Он втащил ее внутрь, и она ахнула, чуть не выпрыгнув обратно в коридор. Вся комната, двенадцать на шесть метров, кишела мухами - нет, не мухами, это была моль. Тысячи бледнокрылых мотыльков, сталкиваясь друг с другом, порхали в воздухе, словно одна большая завеса.
Смахнув их с лица, она почувствовала ужасную вонь, похожую на стоячий, влажный, гниющий запах ила в русле реки в конце августа.
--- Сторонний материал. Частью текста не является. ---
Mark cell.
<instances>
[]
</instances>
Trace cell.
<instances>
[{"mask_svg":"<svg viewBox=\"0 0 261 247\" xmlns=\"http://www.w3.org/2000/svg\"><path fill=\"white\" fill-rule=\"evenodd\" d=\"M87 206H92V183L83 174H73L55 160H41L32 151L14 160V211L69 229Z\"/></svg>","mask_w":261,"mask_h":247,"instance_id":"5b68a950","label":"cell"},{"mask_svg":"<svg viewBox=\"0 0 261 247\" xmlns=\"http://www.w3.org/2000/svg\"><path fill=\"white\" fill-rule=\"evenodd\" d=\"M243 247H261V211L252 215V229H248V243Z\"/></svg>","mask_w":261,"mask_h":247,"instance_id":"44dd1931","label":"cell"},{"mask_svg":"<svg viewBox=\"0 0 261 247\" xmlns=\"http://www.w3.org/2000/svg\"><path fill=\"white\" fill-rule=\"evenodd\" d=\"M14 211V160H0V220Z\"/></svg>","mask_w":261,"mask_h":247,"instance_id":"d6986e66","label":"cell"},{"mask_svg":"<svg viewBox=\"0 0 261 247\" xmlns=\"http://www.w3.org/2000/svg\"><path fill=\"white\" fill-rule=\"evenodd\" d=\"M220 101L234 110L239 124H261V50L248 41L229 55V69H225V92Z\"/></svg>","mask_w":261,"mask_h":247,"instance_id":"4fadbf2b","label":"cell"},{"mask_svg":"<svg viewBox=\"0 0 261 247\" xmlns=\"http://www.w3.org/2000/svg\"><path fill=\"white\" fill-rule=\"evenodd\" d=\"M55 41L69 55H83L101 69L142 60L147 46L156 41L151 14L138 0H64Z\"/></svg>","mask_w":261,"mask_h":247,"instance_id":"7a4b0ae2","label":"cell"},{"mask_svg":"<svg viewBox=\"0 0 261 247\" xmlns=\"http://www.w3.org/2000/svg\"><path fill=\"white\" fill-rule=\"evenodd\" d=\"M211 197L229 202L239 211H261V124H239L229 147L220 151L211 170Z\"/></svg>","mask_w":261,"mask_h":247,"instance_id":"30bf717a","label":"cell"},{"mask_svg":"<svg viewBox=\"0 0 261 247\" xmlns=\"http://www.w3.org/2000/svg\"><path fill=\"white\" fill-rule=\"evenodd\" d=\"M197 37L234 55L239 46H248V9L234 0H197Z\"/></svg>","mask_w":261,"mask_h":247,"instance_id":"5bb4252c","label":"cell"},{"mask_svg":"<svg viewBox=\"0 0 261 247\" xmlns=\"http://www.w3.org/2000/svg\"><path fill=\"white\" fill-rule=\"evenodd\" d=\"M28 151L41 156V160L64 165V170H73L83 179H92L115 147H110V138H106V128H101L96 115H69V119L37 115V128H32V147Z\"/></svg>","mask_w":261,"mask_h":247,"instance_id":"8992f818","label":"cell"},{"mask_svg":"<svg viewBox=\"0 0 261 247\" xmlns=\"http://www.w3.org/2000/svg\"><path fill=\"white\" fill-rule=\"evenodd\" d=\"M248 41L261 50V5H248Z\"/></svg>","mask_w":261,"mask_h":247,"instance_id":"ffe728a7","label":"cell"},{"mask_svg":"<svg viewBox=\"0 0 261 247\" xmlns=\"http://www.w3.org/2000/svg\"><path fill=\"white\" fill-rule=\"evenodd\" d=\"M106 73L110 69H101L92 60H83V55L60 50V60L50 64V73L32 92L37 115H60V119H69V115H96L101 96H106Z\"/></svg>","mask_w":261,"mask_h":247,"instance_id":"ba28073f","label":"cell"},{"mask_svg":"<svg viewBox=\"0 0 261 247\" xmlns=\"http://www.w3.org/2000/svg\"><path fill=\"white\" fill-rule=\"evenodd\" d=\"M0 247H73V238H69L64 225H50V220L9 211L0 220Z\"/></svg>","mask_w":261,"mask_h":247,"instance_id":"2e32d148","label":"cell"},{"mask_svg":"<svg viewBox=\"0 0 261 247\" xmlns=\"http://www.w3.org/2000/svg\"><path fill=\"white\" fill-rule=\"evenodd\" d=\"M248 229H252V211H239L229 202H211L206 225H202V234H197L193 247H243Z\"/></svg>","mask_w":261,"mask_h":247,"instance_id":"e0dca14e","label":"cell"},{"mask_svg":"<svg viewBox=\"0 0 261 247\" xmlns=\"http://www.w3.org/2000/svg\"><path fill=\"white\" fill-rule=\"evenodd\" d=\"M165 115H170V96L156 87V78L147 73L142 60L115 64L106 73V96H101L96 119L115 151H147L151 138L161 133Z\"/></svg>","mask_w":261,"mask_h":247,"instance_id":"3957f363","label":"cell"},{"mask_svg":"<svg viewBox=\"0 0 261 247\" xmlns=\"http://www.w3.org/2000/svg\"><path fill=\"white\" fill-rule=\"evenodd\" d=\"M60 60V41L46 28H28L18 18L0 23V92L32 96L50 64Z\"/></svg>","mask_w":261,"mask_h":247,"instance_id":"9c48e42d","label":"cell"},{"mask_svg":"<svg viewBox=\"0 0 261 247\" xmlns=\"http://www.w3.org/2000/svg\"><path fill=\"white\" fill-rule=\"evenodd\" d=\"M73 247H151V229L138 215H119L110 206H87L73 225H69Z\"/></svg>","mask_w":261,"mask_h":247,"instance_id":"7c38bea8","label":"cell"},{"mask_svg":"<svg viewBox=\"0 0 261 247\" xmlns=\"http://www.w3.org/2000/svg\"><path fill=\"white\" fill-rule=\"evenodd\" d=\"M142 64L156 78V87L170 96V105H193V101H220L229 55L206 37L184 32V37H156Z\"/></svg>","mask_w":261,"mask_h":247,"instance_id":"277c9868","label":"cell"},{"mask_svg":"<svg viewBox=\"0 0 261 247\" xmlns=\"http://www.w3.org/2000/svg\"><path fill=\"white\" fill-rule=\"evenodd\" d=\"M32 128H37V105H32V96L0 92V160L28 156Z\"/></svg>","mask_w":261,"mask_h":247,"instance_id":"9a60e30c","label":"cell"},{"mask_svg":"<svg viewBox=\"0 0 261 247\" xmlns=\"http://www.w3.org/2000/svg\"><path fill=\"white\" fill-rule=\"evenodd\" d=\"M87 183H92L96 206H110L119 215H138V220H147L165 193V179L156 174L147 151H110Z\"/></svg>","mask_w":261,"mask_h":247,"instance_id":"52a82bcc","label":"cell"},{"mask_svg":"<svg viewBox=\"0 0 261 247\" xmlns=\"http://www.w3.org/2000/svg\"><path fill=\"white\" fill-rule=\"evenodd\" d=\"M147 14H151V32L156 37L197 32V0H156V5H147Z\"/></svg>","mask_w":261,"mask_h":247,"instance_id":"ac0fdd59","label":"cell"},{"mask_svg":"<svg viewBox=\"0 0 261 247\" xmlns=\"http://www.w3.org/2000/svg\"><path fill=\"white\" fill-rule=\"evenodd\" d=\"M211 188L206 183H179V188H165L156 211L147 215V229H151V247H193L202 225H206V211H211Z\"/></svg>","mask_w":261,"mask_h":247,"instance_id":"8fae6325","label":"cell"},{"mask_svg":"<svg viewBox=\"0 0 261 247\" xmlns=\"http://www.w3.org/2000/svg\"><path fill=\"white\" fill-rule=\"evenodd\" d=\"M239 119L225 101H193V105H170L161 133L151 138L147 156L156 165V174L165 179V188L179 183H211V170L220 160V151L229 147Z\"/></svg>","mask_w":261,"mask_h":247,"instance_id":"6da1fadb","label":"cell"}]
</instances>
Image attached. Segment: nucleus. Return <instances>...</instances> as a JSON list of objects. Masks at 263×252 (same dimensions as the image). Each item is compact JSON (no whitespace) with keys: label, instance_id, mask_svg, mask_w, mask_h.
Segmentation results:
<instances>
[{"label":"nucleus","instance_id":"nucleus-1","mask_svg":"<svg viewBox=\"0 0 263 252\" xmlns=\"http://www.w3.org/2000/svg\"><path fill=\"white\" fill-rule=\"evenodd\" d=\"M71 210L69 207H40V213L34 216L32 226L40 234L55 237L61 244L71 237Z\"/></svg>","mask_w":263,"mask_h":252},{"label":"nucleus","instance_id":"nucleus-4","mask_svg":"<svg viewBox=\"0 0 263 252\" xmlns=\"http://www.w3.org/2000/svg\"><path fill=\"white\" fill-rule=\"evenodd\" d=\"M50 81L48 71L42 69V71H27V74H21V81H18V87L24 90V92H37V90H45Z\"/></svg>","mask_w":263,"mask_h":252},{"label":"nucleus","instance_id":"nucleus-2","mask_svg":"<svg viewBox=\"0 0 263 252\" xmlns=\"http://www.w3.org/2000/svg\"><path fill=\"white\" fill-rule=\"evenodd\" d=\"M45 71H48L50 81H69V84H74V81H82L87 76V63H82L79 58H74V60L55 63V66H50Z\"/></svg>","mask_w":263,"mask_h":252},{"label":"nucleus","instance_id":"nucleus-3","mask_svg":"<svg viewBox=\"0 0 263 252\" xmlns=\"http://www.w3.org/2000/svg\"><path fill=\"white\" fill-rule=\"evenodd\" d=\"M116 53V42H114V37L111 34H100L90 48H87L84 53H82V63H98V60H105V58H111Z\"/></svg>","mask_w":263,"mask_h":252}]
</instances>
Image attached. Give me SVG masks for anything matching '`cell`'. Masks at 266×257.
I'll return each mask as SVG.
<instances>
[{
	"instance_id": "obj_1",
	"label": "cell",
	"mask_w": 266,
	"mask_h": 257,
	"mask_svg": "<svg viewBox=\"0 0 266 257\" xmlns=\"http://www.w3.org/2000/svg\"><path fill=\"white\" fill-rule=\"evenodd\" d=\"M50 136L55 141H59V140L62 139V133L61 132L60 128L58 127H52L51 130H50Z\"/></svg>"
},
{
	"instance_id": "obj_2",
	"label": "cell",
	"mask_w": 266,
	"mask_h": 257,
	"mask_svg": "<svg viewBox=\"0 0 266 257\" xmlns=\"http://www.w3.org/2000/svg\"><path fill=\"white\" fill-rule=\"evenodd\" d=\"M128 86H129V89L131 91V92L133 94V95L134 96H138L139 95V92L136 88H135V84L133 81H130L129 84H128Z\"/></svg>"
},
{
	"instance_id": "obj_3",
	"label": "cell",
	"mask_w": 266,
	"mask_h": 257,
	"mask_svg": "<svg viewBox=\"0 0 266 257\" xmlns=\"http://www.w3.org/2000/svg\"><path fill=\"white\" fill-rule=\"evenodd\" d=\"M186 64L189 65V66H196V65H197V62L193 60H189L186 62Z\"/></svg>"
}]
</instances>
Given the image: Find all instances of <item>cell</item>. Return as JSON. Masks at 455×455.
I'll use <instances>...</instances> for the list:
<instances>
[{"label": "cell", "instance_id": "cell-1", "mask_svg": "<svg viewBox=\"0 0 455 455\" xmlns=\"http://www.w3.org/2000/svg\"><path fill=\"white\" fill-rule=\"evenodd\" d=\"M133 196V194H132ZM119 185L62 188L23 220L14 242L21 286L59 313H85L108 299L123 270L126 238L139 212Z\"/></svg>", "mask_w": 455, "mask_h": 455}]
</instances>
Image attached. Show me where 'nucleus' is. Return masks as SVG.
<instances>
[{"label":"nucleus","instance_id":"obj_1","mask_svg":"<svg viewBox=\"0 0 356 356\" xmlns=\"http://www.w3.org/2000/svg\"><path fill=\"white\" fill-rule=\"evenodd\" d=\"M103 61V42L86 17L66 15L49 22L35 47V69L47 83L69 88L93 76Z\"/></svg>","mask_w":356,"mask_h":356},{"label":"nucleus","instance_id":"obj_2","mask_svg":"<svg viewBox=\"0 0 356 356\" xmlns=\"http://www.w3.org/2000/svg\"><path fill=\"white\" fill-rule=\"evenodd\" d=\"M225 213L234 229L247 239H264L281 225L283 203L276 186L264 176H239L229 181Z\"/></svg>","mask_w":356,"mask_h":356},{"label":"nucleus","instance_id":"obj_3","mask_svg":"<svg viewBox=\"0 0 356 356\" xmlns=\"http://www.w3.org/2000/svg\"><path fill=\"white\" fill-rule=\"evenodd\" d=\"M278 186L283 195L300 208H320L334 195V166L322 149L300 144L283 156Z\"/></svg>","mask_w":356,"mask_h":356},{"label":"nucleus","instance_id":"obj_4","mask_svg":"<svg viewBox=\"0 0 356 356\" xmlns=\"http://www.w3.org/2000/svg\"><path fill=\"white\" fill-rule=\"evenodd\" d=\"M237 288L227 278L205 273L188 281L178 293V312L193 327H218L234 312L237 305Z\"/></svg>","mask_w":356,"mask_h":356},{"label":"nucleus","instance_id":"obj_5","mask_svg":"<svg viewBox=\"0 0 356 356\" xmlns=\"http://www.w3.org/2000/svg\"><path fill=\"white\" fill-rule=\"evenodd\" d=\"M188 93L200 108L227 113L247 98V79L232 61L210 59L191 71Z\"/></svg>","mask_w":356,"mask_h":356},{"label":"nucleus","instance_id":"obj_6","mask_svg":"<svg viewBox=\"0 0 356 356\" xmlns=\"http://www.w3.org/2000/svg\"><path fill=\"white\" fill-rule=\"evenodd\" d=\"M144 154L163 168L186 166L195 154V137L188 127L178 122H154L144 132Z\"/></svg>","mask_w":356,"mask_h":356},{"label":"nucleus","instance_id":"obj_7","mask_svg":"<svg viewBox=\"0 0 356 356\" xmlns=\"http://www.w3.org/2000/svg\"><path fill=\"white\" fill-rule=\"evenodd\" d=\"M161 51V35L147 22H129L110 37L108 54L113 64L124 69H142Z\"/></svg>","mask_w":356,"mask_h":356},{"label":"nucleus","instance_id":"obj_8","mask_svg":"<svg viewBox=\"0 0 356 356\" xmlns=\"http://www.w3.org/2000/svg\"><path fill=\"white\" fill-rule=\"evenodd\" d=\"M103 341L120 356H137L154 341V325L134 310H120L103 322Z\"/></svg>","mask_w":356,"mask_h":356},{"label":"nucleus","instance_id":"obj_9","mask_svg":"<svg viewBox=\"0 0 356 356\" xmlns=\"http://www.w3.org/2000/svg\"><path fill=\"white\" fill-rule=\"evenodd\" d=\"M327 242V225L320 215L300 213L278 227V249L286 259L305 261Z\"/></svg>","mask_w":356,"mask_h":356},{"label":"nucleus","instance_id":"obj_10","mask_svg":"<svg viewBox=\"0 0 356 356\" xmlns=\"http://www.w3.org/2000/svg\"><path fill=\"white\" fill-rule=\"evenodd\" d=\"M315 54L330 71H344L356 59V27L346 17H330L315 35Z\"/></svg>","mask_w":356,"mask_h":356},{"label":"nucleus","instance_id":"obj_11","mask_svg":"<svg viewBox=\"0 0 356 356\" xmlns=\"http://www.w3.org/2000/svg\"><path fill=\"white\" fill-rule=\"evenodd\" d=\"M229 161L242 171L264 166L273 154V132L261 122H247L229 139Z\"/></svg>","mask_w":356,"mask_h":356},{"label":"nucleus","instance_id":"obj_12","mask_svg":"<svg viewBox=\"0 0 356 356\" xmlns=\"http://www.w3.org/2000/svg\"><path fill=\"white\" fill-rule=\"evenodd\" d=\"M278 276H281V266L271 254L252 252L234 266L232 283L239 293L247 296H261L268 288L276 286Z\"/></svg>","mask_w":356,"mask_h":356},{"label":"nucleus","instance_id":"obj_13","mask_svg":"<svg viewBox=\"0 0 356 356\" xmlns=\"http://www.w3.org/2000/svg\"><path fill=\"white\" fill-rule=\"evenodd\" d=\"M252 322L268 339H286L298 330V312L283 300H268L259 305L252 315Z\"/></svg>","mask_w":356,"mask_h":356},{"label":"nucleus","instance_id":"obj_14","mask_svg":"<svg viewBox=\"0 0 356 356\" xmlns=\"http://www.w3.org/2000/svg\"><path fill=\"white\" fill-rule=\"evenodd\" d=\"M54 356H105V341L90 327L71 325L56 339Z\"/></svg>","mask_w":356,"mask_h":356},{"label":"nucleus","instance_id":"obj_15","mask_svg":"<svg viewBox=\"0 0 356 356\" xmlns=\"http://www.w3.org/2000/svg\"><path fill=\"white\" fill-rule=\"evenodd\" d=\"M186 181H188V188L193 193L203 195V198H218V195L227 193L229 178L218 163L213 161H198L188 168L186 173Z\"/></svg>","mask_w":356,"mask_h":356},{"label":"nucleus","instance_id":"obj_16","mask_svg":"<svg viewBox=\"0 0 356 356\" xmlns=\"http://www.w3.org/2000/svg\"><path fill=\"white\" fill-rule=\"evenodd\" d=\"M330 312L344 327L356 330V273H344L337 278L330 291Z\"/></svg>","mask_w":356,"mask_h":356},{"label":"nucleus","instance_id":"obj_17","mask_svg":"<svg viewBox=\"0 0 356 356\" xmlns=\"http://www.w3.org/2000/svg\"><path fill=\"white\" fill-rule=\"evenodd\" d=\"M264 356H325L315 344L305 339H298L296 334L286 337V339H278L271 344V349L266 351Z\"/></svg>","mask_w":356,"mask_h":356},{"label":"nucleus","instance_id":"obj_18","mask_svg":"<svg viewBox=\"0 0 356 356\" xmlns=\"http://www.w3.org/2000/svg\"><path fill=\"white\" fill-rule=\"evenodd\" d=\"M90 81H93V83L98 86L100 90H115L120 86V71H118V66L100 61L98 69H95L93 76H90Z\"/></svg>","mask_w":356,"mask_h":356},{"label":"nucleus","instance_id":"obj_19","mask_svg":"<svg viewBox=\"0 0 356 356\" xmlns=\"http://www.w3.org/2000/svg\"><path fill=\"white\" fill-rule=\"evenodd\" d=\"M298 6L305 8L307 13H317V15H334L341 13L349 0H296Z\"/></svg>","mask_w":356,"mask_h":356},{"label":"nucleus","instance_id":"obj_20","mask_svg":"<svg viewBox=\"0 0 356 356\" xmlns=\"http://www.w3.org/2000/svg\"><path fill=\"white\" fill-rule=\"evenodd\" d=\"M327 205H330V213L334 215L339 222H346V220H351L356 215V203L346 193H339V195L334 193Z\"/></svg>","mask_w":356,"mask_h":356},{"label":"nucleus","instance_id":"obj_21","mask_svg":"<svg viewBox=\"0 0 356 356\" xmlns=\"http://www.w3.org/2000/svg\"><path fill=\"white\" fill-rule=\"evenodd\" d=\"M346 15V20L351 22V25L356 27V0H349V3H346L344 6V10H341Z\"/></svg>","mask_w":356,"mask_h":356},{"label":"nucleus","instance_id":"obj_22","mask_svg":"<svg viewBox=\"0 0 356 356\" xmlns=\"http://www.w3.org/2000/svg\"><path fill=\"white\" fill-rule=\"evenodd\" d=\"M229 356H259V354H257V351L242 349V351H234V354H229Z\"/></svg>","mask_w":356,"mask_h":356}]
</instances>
Она снова отмахнулась, хотя это было бесполезно. Их было слишком много…
- Это прачечная? - сказала она.
- Раньше была.
Вдоль одной стены располагались промышленные стиральные и сушильные машины. Вдоль другой - стойки и стойки... целый универмаг стоек... на них висели сотни темно-бордовых шерстяных мантий в разной степени разложения. Моль жила за счет шерстяной ткани, прогрызая дыры, которых становились все больше, оставляя после себя измельченный до состояния сита материал.
Это была целая экосистема, результат того, что когда-то две или три бабочки попали сюда, после чего было организовано хозяйство, которое воспроизводило себя раз за разом, и так триллион раз подряд.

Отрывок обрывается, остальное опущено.